Explore shapes (new in 0.6.0 — JSON-safe by construction, no normalize needed)

  • InterestPoint{date: str (ISO 8601), value: int (0-100), is_partial: bool}.
  • RelatedQuery{query: str, value: int, formatted_value: str (e.g. "+3,650%", "Breakout"), link: str}.
  • RegionInterest{geo_code: str, geo_name: str, value: int (0-100)}.
  • ExploreEnvelope{schema_version, source: "explore", keyword, geo, timeframe, fetched_at, count, interest_over_time: list[InterestPoint], related_queries: {"top": [...], "rising": [...]}, interest_by_region: list[RegionInterest]}. related_queries/interest_by_region are empty lists when not requested or not returned by Google (the time series is guaranteed).

Exceptions

Catch trendspyg.exceptions.TrendspygException to handle any library error. Specifically:

  • RateLimitError — HTTP 429/403 from Google. Back off and retry.
  • InvalidParameterError — bad geo, hours, or category. Suggests valid values in the message.
  • DownloadError — network / parse failure. Retry.
  • BrowserError — CSV and Explore paths; Chrome/Selenium failed.
  • RateLimitError — also raised by the Explore path when Google persistently throttles (the "try again in a bit" state). Back off and retry; do not poll frequently.
  • ParseError — malformed response.

Things to know (read before coding)

For agents: pass normalize=True. You get one stable, JSON-native schema across both paths (see the first recipe). The notes below describe the raw, non-normalized output.

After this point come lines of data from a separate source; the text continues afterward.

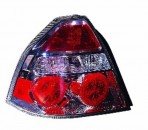 Chevrolet (Chevy) Aveo Tail Lights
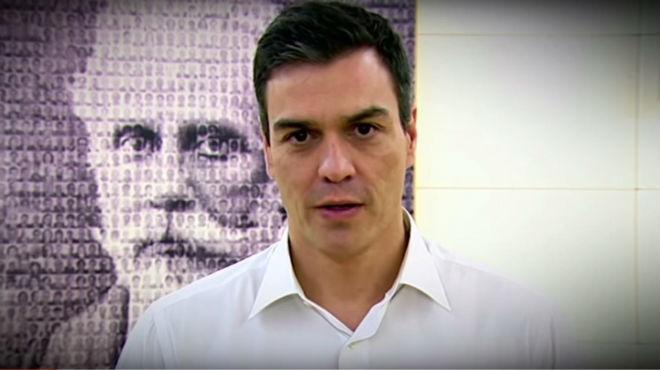 Pedro Sánchez, en el vídeo a la militancia sobre la consulta de este sábado.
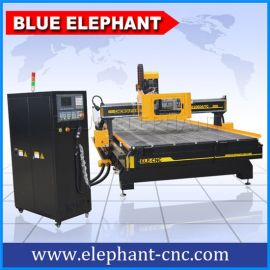 济南大型2060木工浮雕雕刻机,数控板材屏风雕刻机,圆盘自动换刀,台湾新代控制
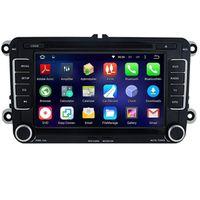 Wholesale Dvd Vw Sharan - 7'' Android 6.0 Car DVD Player For VW POLO(MK5) TIGUAN TOURAN EOS PASSAT CC SHARAN SCIROCCO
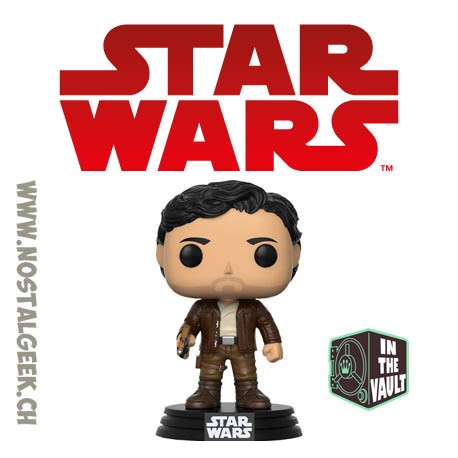 Funko Pop Star Wars Episode VII - Poe Dameron (The Last Jedi) Vaulted Vinyl Figure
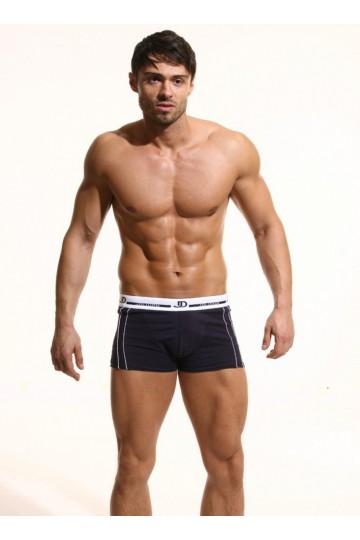 http://pasionporlalenceria.com/511-thickbox/calzoncillo-boxer-n60bl.jpg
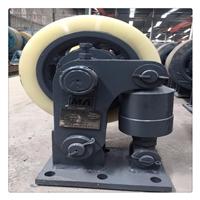 滚轮罐耳 矿用轻型滚轮罐耳 液压滚轮罐耳 缓冲器 滚轮罐耳
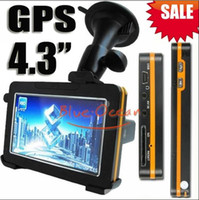 Wholesale Hot Selling Inch GPS Car GPS Navigation Multi langurage GB SD Card Free Map Flash Ebook Mp3 Mp4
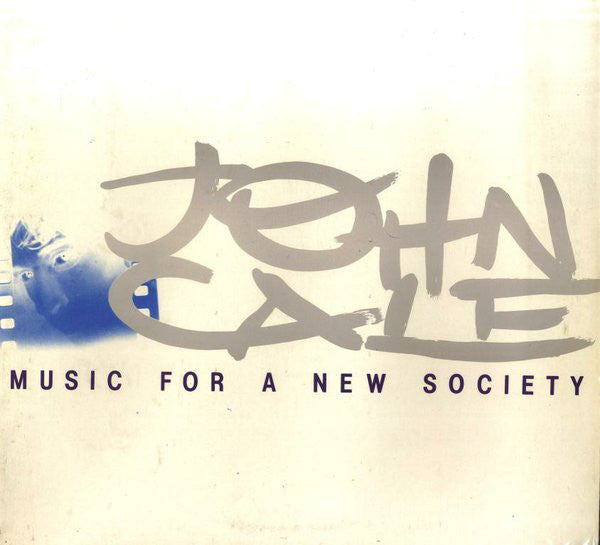 John Cale - Music For A New Society (LP, Album) - USED
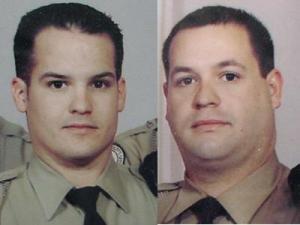 Lenoir County Deputy Allen Pearson, left, died after being shot in the line of duty. Deputy Ryan Dawson was injured.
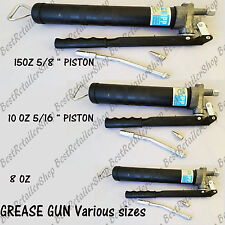 NEW Manual Hand Operated Pistol Grease Gun Solid 8OZ, 10OZ, 15OZ Workshop Garage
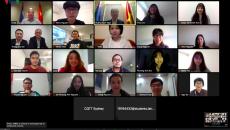 Tháo gỡ khó khăn cho sinh viên Việt Nam tại Australia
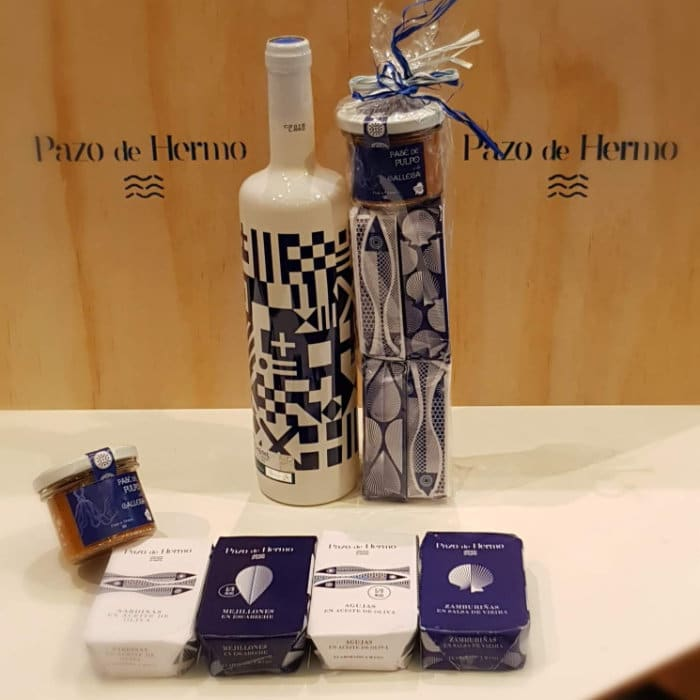 Casa Hermo Delicatessen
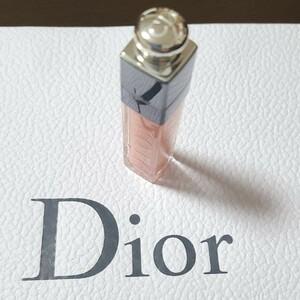 Dior ディオール アディクト ウルトラグロス リフレクト 257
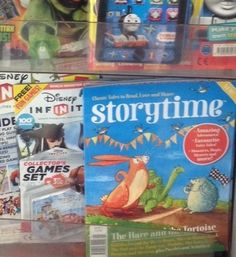 Storytime Issue 1 - spotted by a reader, Alison! Thanks, Alison! ~ STORYTIMEMAGAZINE.COM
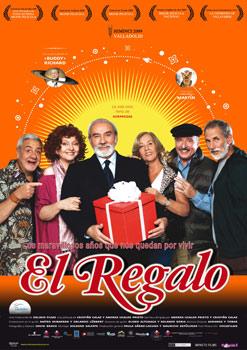 Cartel de la película El regalo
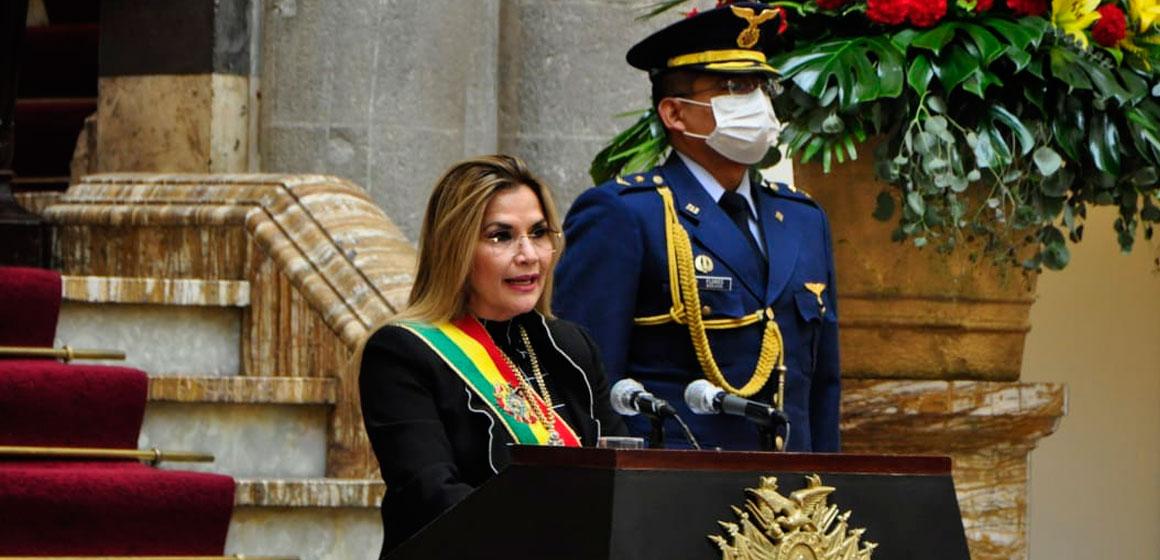 Mensaje presidencial resalta la necesidad de unidad ante la pandemia por COVID-19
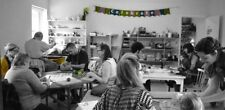 Adult Pottery Classes - Thursday March 8th till April 12th 2018, 7pm-9pm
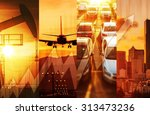 powerful economy concept... | Shutterstock . vector #313473236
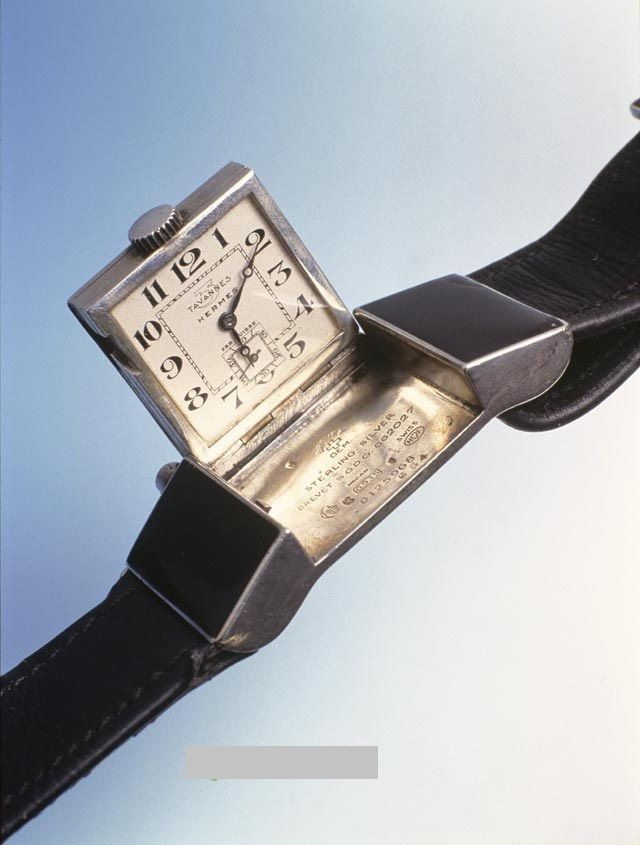 Silver Hermes Belt buckle watch - Made by Tavannes    Very Rare    - you  can shop it on ebay store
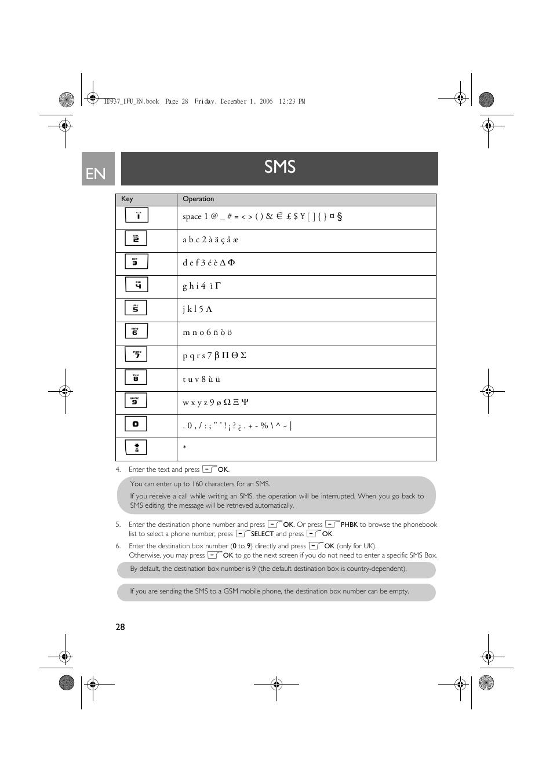 philips caller id box user manual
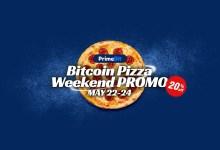 """Celebremos a Bitcoin con la promoción """"PrimeBit Pizza"""""""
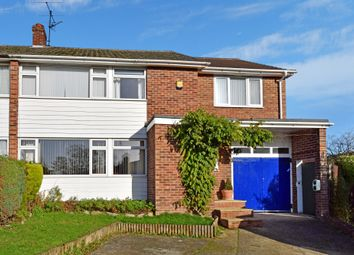 Thumbnail 4 bed semi-detached house for sale in Orchard Close, Woolhampton, Reading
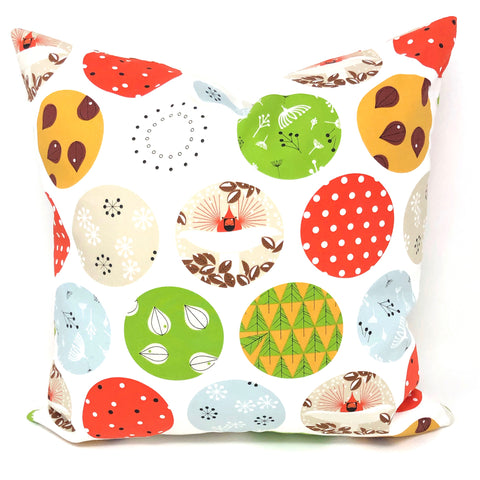 Throw Pillow Cover Charley Harper Mod Ornaments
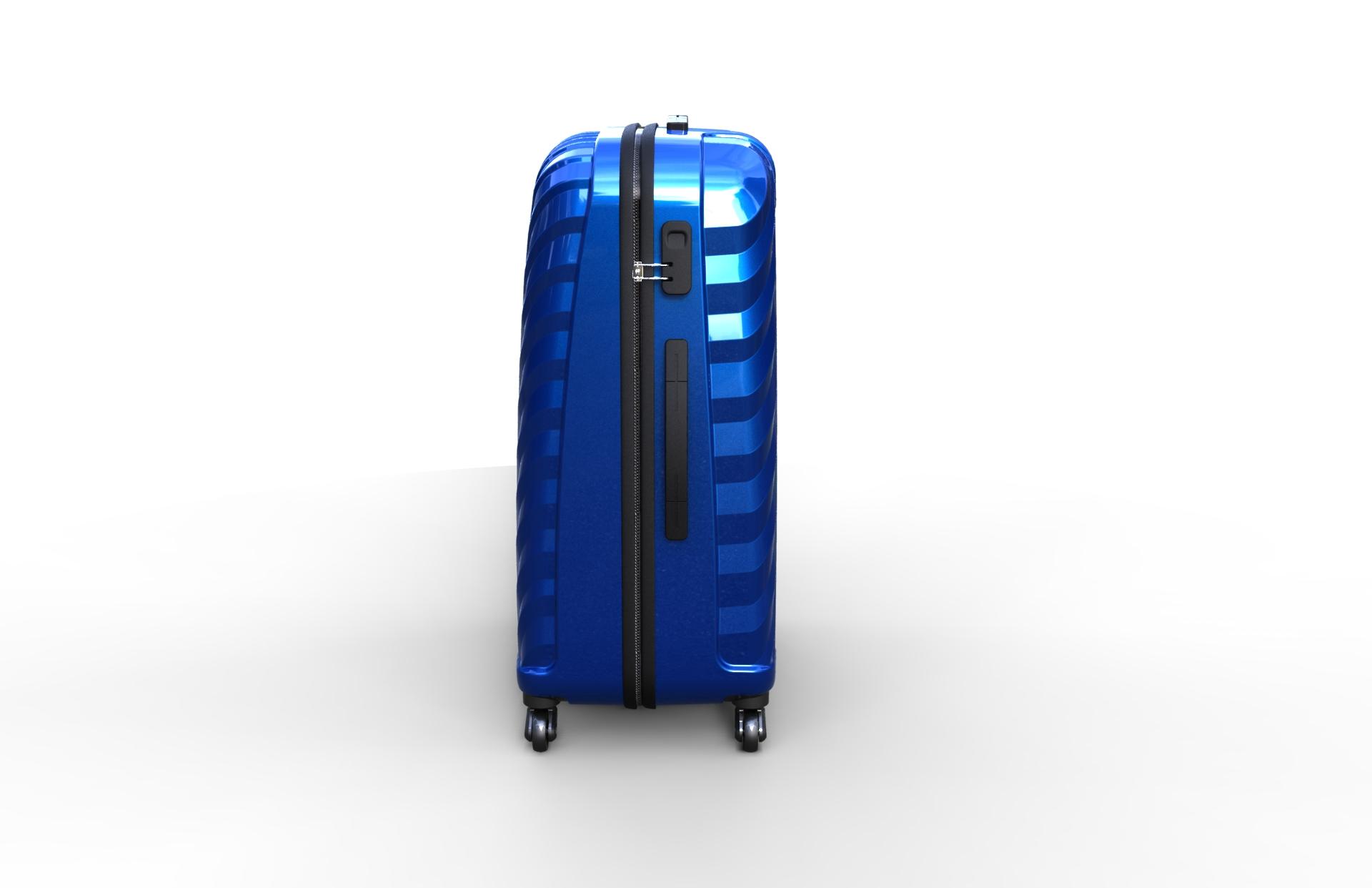 trolley suitcase bag 03 3d model max fbx ma mb obj 286008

  1. Always prefer the RSS path. CSV requires Chrome, takes ~10s, and is more fragile.
  2. The library caches RSS results for 5 minutes. Pass cache=False to bypass. Use clear_rss_cache(), get_rss_cache_stats(), set_rss_cache_ttl(seconds) to control it.
  3. Rate limits are real. When batching 50+ regions, set max_concurrent<=5 and optionally delay between calls.
  4. traffic_min is new in 0.4.3. Use it for sorting/filtering. Don't re-parse traffic by hand.
  5. Don't set --envelope unless you need it — it changes the output shape.
  6. CSV sort param only affects the UI, not the export order. Don't rely on it.

Where things live

trendspyg/
├── __init__.py          — public exports
├── rss_downloader.py    — RSS path (sync + async + batch)
├── downloader.py        — CSV path (Selenium)
├── explore.py           — Explore path (interest over time, related, geo)
├── normalize.py         — normalize=True engine (RSS/CSV unified schema)
├── cli.py               — click-based CLI
├── types.py             — TypedDicts (Trend, ExploreEnvelope, ...)
├── config.py            — COUNTRIES (125), US_STATES (51), CATEGORIES (20), TIME_PERIODS
├── utils.py             — TTLCache + helpers
├── exceptions.py        — TrendspygException + subclasses
└── version.py           — single source of truth for __version__

If you're generating code

  • Import from the top-level package (from trendspyg import download_google_trends_rss), not from submodules.
  • Use the TypedDicts for annotations — don't redefine the dict shape.
  • For batch fetches, default to the async batch function.
  • Respect cache by default; only pass cache=False when you know you need fresh data.
  • geo codes: uppercase ISO 3166 for countries ("US", "GB") or "US-XX" for US states ("US-CA").

Full docs: README.md, docs/API.md, CLI.md, CHANGELOG.md, examples/.